[Opening RECORD SET section]

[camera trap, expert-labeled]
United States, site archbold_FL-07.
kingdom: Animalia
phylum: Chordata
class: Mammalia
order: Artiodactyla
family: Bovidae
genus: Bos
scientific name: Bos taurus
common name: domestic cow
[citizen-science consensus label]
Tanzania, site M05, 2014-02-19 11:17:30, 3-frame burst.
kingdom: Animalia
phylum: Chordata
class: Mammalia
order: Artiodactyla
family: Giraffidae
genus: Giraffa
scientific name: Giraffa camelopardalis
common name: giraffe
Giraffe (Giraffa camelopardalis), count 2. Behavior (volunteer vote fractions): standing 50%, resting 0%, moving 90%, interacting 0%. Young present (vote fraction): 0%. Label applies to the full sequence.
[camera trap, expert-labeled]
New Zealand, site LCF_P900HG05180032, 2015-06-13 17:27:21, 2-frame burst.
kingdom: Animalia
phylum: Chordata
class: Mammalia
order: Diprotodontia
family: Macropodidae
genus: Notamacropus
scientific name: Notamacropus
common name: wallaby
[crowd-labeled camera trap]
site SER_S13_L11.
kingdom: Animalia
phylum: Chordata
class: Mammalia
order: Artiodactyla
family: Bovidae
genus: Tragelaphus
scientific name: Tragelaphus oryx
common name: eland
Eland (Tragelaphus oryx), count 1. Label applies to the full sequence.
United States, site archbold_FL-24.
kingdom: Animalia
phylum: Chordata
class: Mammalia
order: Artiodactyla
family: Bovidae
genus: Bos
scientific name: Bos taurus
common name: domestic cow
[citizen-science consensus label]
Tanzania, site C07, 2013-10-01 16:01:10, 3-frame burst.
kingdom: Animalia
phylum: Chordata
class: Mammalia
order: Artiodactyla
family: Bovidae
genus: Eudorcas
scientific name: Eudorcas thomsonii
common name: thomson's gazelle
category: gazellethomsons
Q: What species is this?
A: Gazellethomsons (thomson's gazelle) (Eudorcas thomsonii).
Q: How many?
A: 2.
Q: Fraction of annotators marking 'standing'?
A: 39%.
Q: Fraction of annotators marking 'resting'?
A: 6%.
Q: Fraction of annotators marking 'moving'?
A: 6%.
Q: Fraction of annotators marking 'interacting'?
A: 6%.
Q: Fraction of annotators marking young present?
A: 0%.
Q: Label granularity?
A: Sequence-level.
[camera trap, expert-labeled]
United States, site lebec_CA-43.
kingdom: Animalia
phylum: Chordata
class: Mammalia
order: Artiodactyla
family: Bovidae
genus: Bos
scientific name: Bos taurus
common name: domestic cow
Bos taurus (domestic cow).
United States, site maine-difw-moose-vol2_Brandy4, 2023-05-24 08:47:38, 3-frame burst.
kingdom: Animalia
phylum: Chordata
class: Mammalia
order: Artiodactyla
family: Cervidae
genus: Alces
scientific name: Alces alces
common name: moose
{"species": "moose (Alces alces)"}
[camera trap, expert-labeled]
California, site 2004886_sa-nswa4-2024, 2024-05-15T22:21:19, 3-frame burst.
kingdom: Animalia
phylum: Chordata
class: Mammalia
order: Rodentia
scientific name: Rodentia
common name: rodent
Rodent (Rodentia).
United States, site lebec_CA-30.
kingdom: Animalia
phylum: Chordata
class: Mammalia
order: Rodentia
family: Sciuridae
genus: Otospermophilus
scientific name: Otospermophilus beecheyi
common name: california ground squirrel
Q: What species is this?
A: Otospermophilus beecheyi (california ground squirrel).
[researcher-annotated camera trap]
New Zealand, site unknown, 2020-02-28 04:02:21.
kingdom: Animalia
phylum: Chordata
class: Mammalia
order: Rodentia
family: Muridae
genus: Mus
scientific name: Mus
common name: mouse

[Closing RECORD SET section]

[TASK DETAILS]
Up to and including the line with "Tanzania, site M05, 2014-02-19", output each line of the entries above exactly, starting from the first.

[RESPONSE AREA]
[camera trap, expert-labeled]
United States, site archbold_FL-07.
kingdom: Animalia
phylum: Chordata
class: Mammalia
order: Artiodactyla
family: Bovidae
genus: Bos
scientific name: Bos taurus
common name: domestic cow
[citizen-science consensus label]
Tanzania, site M05, 2014-02-19 11:17:30, 3-frame burst.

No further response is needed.